(Beyond Pesticides, September 17, 2009) Last week, the Centers for Disease Control and Prevention (CDC) awarded $5 million to the states of California, New York and Washington to conduct biomonitoring surveys to assess public exposure to chemicals and toxic substances. This will allow the states to determine which environmental chemicals people have been exposed to and how much of those chemicals are in their bodies.
Many U.S. residents carry toxic pesticides in their bodies above government assessed “acceptable” levels. Biomonitoring, which measures levels of chemicals directly in people’s blood or urine, has become increasingly helpful for assessing people’s exposure to toxic substances as well as for responding to serious environmental public health problems. The PANNA report “Chemical Trespass: Pesticides in Our Bodies and Corporate Accountability” in 2004, which compiled data from previous CDC biomonitoring surveys found that children, women and Mexican Americans carried the heaviest “pesticide body burden.” Another biomonitoring study by the World Wildlife Fund UK in 2003, revealed that chemicals, such as DDT, which have been banned for decades and are associated with cancer, immune system disorders, and other health problems, are still found in people today.

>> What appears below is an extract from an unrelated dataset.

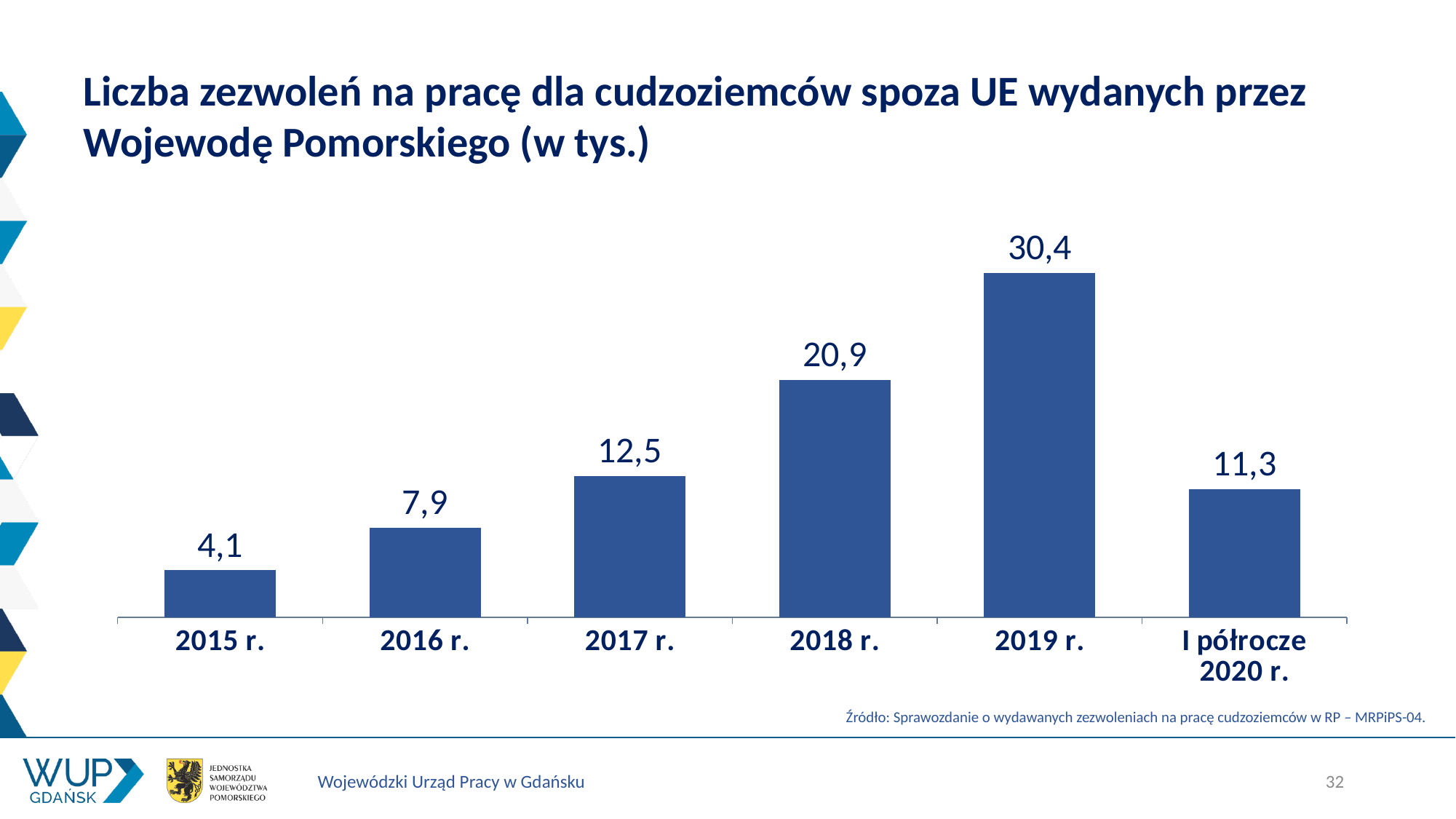
Which category has the highest value? 2019 r. What is the difference between the values for 2019 r. and 2018 r.? 9,5 What is the title of the chart? Liczba zezwoleń na pracę dla cudzoziemców spoza UE wydanych przez Wojewodę Pomorskiego (w tys.) Which category has the lowest value? 2015 r. What kind of chart is shown on the slide? bar chart How many categories are shown on the x axis? 6 What is the difference between the values for 2017 r. and 2016 r.? 4,6 Do the values rise or fall from 2015 r. to 2019 r.? rise Which is larger, the value for 2017 r. or the value for I półrocze 2020 r.? 2017 r. What is the value for 2015 r.? 4,1 What is the value for 2018 r.? 20,9 What is the value for I półrocze 2020 r.? 11,3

“Biomonitoring measurements are considered the most health-relevant assessments of exposure because they measure the amount of the chemical that actually gets into people,” said Howard Frumkin, M.D., Ph.D., Director of CDC’s National Center for Environmental Health and Agency for Toxic Substances and Disease Registry. “Biomonitoring data improves health officials’ ability to make timely and appropriate health decisions by reducing the uncertainty in assessing levels of human exposure to environmental chemicals.”
The funding that CDC is providing for the states of Washington, New York and California will be used to increase the capability and capacity of state public health laboratories to assess human exposure to environmental chemicals within their states. States will be able to conduct statewide biomonitoring assessments in order to focus on communities or groups where chemical exposure is a concern. Specifically, states can conduct targeted exposure investigations in communities; assess over time the effectiveness of state public health actions to reduce exposures to specific chemicals of concern; and enhance existing biomonitoring projects.
The exposure data compiled from the three grantee awarded states will be compared to data in CDC’s National Report on Human Exposure to Environmental Chemicals. This is an ongoing report of the exposure of the U.S. population to chemicals for the past 30 years, which will show whether a person or a group has an unusually high exposure compared to the rest of the U.S. population. The next edition of the Report is due out by the end of 2009.